The Book Reader
The Fourth R
A.P. Feature Story
Store Manager's ReviewReview in Teaching Tolerance (Southern Poverty Law Center)
Inexpensive, durable and eminently practical, Role-Play Peacegames ($8.95 each) sharpen students' reasoning processes by moving discussion from conflict to consensus. With more than 100 individual titles and 17 topical sets to choose from, social studies and science teachers, along with guidance counselors, will find these games a fun way to teach alternatives to conflict while covering important content material.
Review in The Book Reader
This innovative series helps ordinary people mediate big problems. Or small ones. And have fun doing it. Felder gives good commentary and nomenclature in each game. Players grasp the power of alternatives such as competition, compromise and collaboration. And kids (at whatever age) get a feel for the fairness in ground rules and the long term value of agreement.
Review in The Fourth R (National Association for Mediation in Education)
Learn and have fun. Each game has a fact sheet with background information, and sheets for each party to the conflict with their interests. These games include instruction in mediation.

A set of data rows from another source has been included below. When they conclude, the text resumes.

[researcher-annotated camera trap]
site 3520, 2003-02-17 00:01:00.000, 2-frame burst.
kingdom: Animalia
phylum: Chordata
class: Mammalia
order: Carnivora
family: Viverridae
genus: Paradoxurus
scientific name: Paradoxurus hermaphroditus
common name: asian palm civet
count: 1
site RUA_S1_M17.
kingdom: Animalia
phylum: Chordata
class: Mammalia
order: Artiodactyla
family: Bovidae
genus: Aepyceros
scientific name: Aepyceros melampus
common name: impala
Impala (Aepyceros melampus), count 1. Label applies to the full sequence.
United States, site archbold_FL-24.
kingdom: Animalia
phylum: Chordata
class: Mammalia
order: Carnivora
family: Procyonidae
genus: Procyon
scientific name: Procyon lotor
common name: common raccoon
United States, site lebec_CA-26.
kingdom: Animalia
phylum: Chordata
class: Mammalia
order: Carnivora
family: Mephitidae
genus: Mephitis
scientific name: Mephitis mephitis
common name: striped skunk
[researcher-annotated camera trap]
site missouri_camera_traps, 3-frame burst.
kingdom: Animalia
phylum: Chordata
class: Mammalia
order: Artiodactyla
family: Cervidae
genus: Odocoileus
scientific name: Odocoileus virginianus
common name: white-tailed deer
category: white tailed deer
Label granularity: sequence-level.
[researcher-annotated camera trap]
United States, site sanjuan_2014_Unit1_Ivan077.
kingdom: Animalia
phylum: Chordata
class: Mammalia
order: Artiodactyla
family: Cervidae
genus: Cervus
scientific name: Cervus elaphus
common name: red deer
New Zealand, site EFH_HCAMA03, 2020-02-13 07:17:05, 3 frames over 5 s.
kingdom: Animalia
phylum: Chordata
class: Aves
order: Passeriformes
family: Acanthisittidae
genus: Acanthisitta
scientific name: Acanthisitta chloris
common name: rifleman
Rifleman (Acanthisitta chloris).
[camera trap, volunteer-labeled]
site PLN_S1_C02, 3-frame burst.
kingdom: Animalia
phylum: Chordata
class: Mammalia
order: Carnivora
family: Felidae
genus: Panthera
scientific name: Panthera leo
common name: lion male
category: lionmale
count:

Anyone who has been well train to be a mediator is familiar with the use of conflict role plays to practice and develop skills need in mediation. In this case, Mr. Felder has written and compiled role plays by topic, and is marketing them as games. Each "game pack" has five "games" on that pack's topic, plus some brief introductory material. Everying in each pack is printed on 8.5 x 11 inch sheets, each folded in half to produce a four page booklet. Each game consists of at least three such booklets. One is a statement of agreed facts about the conflict situation, and each of the other two booklets states the viewpoint and interests of one of the parties. Some conflicts have three or four parties. For the "Teenage Conflicts," "Family Conflicts," "Environmental Conflicts," and some of the games in thd three international conflicts packs there is an additional booklet on "What Actually Happened." As part of a larger curriculum, these games are a great resource for the teaching of mediation skills. Alan Markwood
Associated Press Feature Story by Ingrid Eulin
Scholar's Games Show Alternatives to Conflict
Using Modern examples, the newly marketed games teach players how to use compromise and mediation to resolve problems.
A philosophy and peace studies professor has released a series of games that allows players to act out the parts of participants in the Middle East peace talks.
"People using these games have reached settlements that satisfy more than half of the interests of all parties," said David Felder, a philosophy professor at Florida A & M University who has also written a book on abolishing war.
"The games teach players the difference between compromise and collaboration," Felder said. Each has a fact sheet, materials that each party keeps secret that tell their real interests, and instructions on how to be a mediator.
"Sometimes, people turn to violence because they don't know the alternative ways to handle conflict," Felder said. "The games can show an alternative."
He has presented his views on peace and conflict resolution at international conferences. He also wrote How to Work for Peace, published by the University Press of Florida.
We have found that parents, history teachers, and people in the military have all purchased the Peacegames. The most common statement we hear about the Peacegames is that they are good for group efforts, and are not the usual type of game one finds at Quarterstaff. Definite thumbs up as an educational aid!"
Chris Meyer, Manager Quarterstaff Games,Burlington, Vermont.